Problem details: Rewrite the records below with every "defective" switched to "faulty" and no other change. Leave the pictures out of your answer.

— start Supplied information —

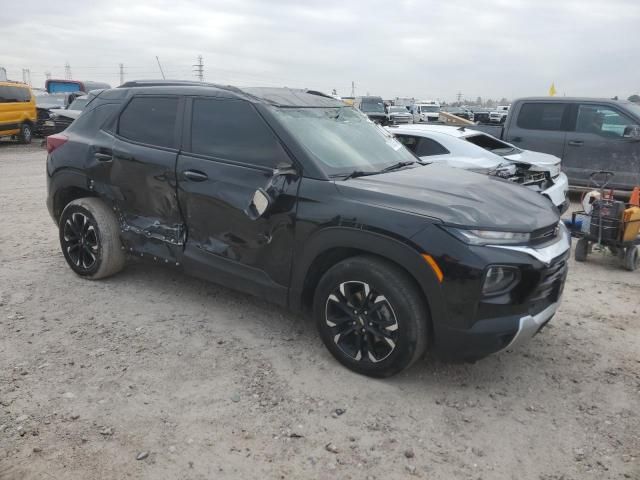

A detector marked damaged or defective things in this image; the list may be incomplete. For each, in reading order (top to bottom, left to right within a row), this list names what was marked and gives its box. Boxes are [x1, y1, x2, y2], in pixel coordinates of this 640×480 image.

damaged black suv [47, 82, 572, 378]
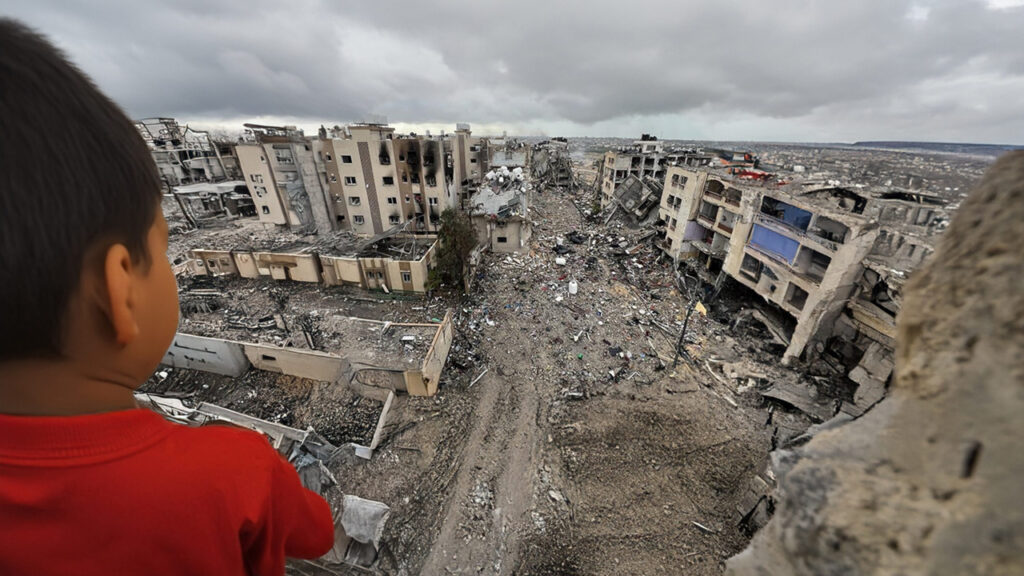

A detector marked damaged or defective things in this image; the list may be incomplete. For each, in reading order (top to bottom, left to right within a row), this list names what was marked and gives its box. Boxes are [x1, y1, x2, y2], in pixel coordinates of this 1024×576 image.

damaged apartment building [136, 115, 241, 187]
damaged apartment building [234, 119, 489, 236]
damaged apartment building [598, 133, 712, 207]
damaged apartment building [659, 165, 946, 412]
shattered concrete [724, 151, 1024, 573]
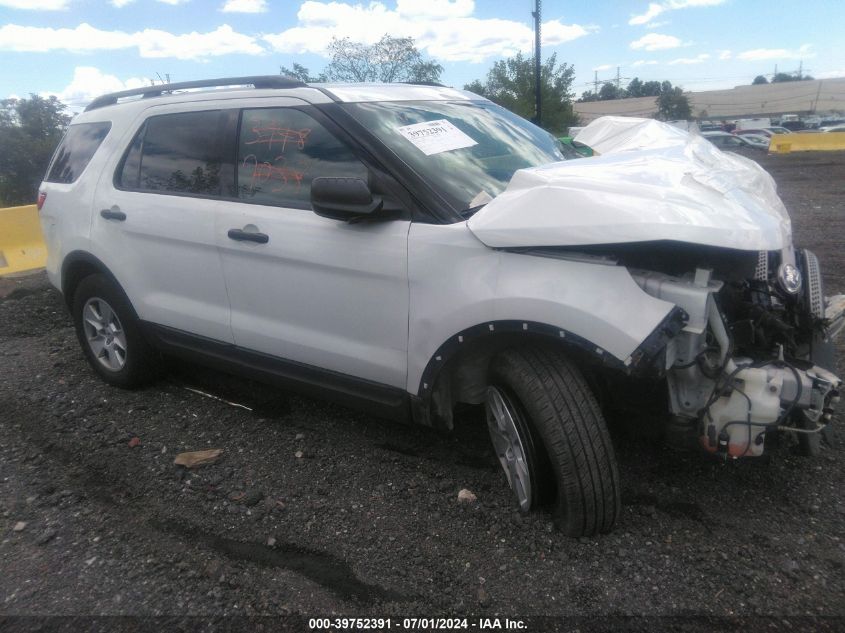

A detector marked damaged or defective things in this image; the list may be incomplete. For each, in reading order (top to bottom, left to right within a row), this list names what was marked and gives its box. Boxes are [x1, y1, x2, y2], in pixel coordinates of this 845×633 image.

crumpled hood [468, 117, 792, 251]
wrecked vehicle nearby [36, 78, 840, 532]
damaged headlight area [628, 244, 844, 456]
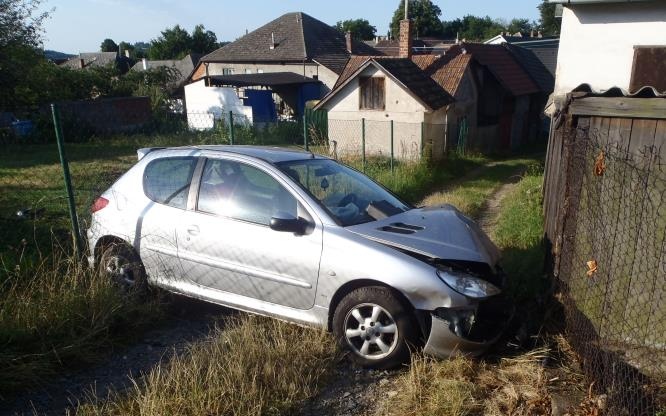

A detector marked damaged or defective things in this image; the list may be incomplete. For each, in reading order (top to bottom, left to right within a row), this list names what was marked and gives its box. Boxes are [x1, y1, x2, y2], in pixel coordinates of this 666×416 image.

damaged silver car [88, 146, 510, 368]
crumpled hood [348, 205, 498, 266]
broken front bumper [420, 296, 512, 358]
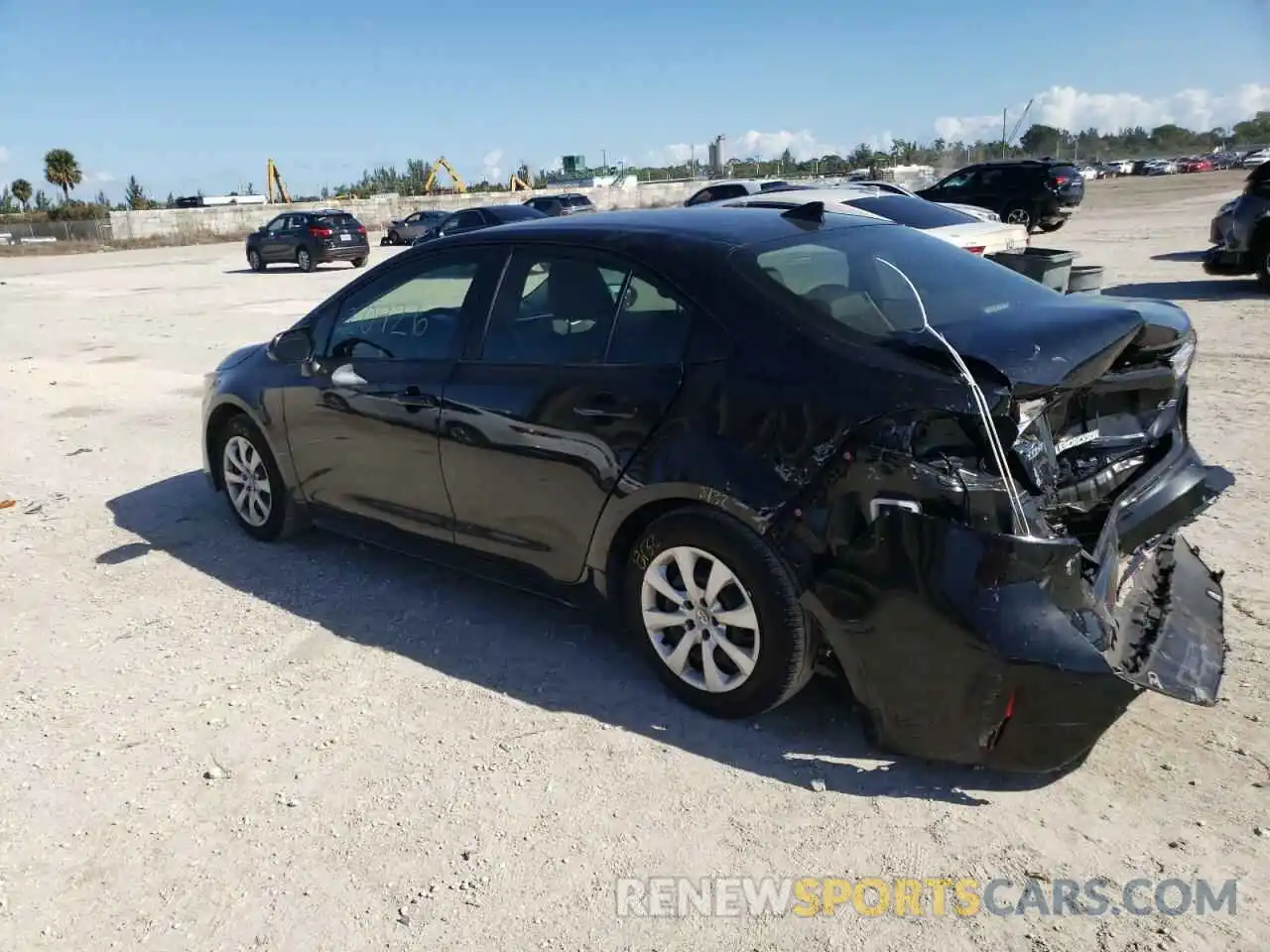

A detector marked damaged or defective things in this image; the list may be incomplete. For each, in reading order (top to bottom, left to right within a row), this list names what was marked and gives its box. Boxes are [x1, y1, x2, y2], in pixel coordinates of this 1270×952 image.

black damaged sedan [202, 202, 1234, 776]
torn bumper cover [802, 438, 1229, 776]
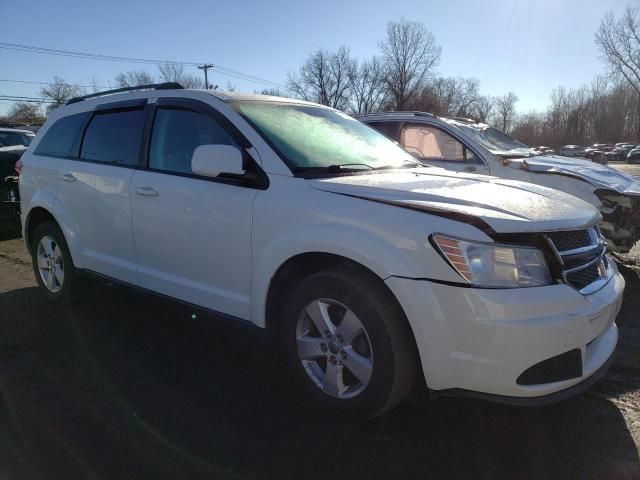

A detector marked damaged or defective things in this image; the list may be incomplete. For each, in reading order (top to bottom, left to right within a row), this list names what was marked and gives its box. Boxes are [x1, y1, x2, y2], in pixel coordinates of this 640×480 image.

damaged vehicle [21, 86, 624, 416]
damaged hood [308, 169, 600, 234]
damaged vehicle [360, 113, 640, 253]
damaged hood [504, 157, 640, 196]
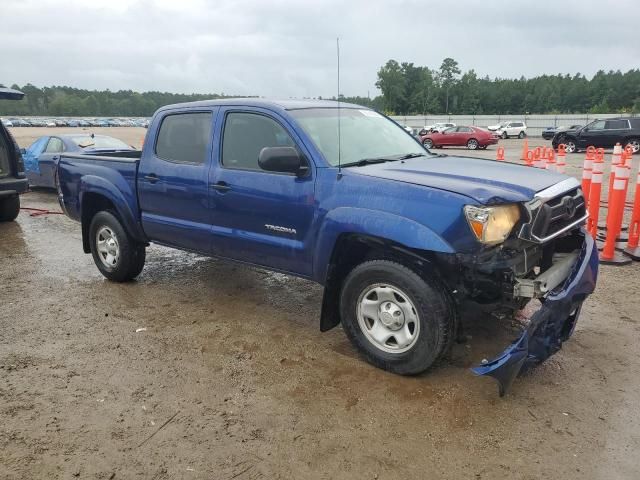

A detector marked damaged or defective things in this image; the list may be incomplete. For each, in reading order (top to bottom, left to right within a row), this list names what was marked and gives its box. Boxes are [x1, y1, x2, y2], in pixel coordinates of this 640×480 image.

damaged headlight [462, 204, 524, 246]
front-end damage [438, 178, 596, 396]
crumpled bumper [470, 231, 600, 396]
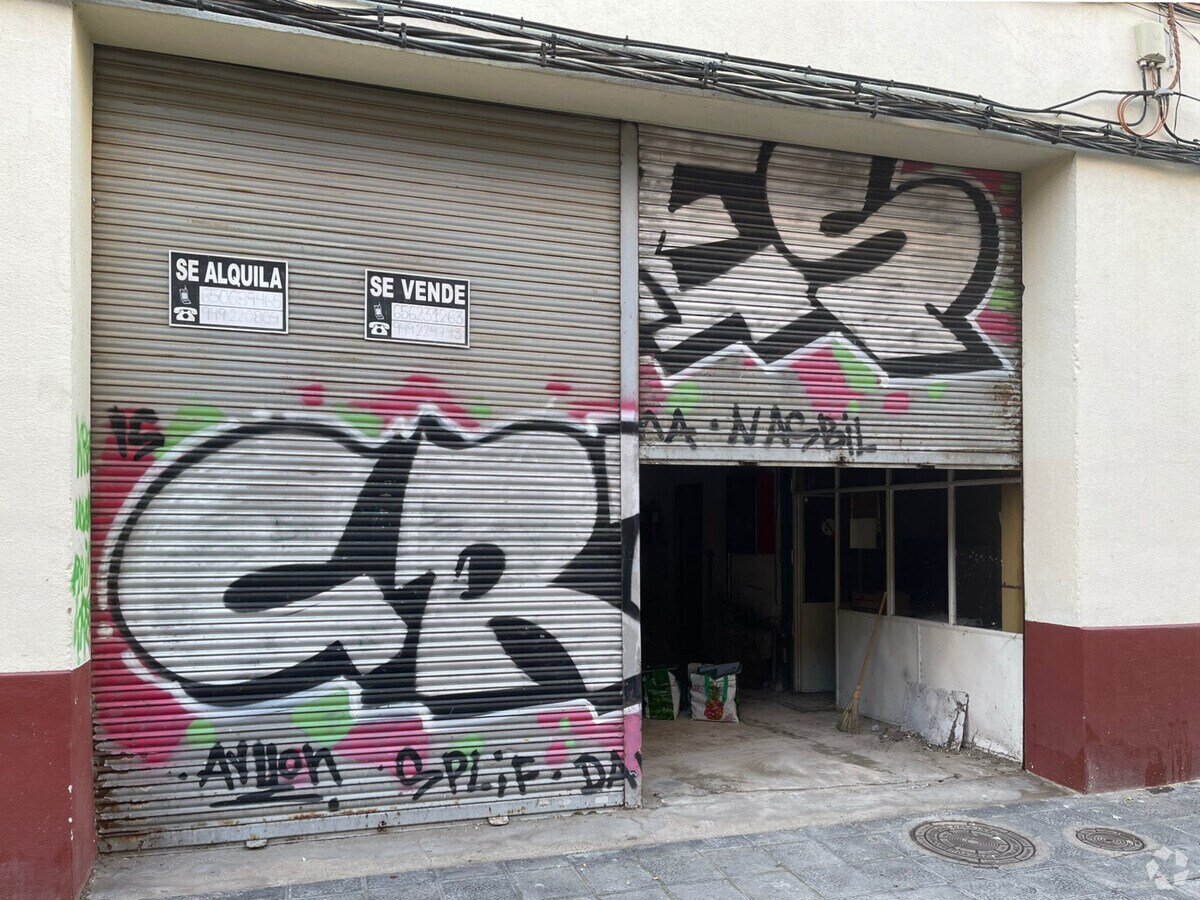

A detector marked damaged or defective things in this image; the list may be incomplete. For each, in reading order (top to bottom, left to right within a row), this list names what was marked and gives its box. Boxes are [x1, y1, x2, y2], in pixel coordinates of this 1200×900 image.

broken shutter panel [91, 47, 628, 852]
broken shutter panel [636, 124, 1020, 468]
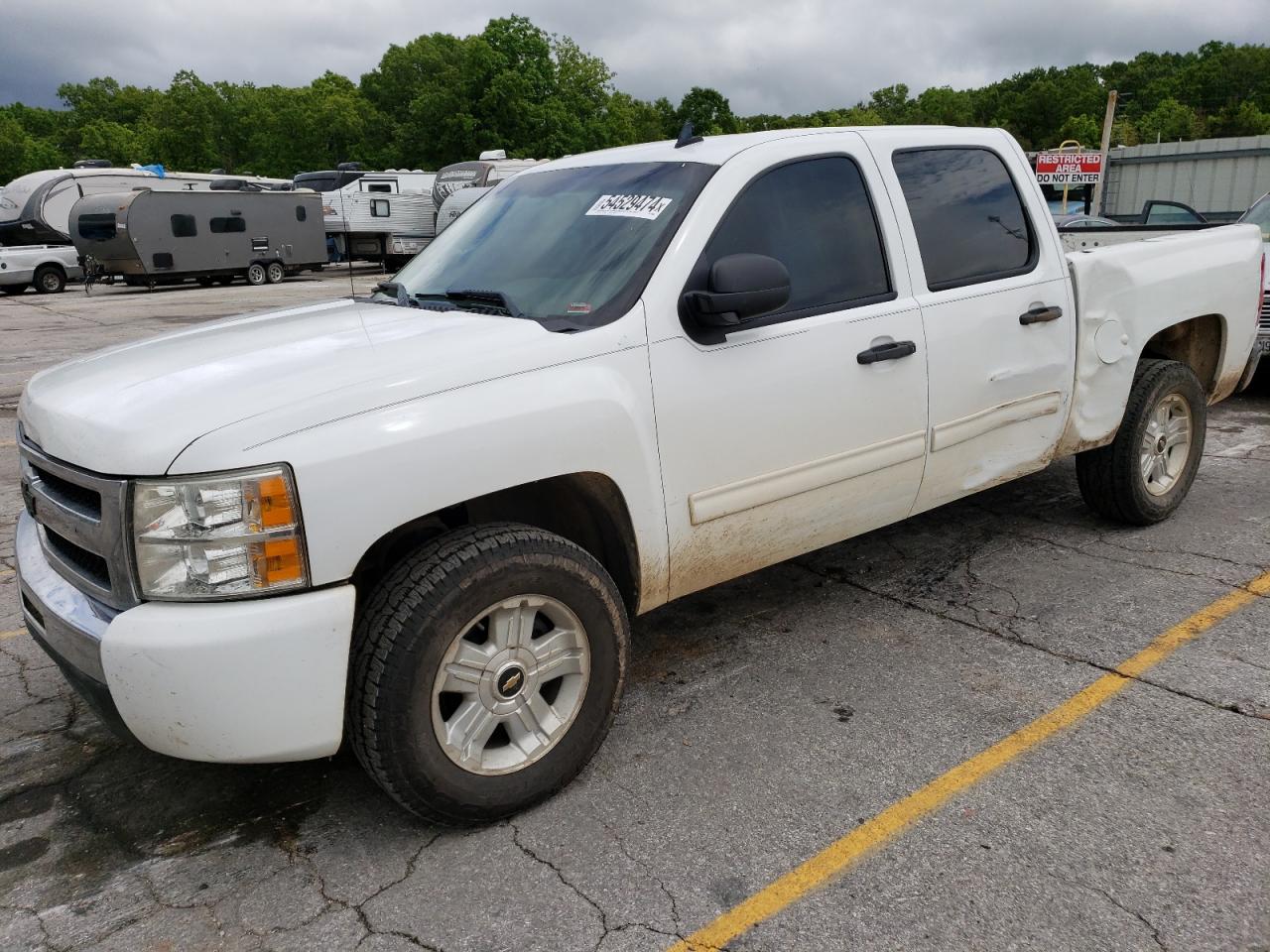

— end Supplied information —

Task answer:
A detector marked damaged or faulty things in this image; the list may be incomplete. For each, in reading order (top to bottom, left to right within a row), this list names what was marked and gives its box. Boxes are [x1, y1, x2, y2], in pixel coordinates of this 640×480 image.

damaged black suv [47, 82, 572, 378]

A detector marked damaged or faulty things in this image; the list may be incomplete. For each, in reading order (top to bottom, left to right within a row), this list names what was marked and gives its box. Boxes are [x1, y1, x2, y2], in pixel coordinates of this 1024×576 image.

damaged apartment building [136, 115, 241, 187]
damaged apartment building [234, 119, 489, 236]
damaged apartment building [598, 133, 712, 207]
damaged apartment building [659, 165, 946, 412]
shattered concrete [724, 151, 1024, 573]

A detector marked damaged or faulty things in this image; the list may be incomplete. For each, in reading order (top to bottom, left to right within a row), this list names what was marked and gives its box. Boxes are [x1, y1, x2, y2], in pixel coordinates of this 845×633 image.

crumpled hood [468, 117, 792, 251]
wrecked vehicle nearby [36, 78, 840, 532]
damaged headlight area [628, 244, 844, 456]

A detector marked damaged or faulty things in this image; the list may be incomplete. For each, in reading order (top to bottom, left to right within a row), this list names what was marked and gives its box. Boxes are [x1, y1, x2, y2], in pixel coordinates of this 666×416 image.

damaged silver car [88, 146, 510, 368]
crumpled hood [348, 205, 498, 266]
broken front bumper [420, 296, 512, 358]

A detector marked damaged or faulty things in this image; the list may be incomplete. For each, in reading order (top to bottom, left to right within a row), this list names what was marked and gives its box. Boxes are [x1, y1, x2, y2], in pixel coordinates of this 1270×952 image.

black damaged sedan [202, 202, 1234, 776]
torn bumper cover [802, 438, 1229, 776]

A detector marked damaged or faulty things in this image; the list may be incomplete. For each, in reading order (top to bottom, left to right within a row), this list names what was marked and gives its box. Boxes are [x1, y1, x2, y2], in pixel coordinates of this 640×480 image.

damaged vehicle [21, 86, 624, 416]
damaged hood [308, 169, 600, 234]
damaged vehicle [360, 113, 640, 253]
damaged hood [504, 157, 640, 196]

A detector marked damaged or faulty things in this image; the list may be incomplete. For each, in reading order (top to bottom, left to right within a row), this list names what was marked and gives its box. Boxes are [x1, y1, x2, y2], in pixel coordinates of this 640×480 image.

damaged headlight [462, 204, 524, 246]
front-end damage [438, 178, 596, 396]
crumpled bumper [470, 231, 600, 396]

A detector marked damaged or faulty things in this image; the list may be incomplete. For each, in reading order (top to bottom, left to right within a row), this list names what was marked and gives its box. Boxes are [x1, y1, x2, y2], in pixel coordinates of this 1200×900 image.

broken shutter panel [91, 47, 628, 852]
broken shutter panel [636, 124, 1020, 468]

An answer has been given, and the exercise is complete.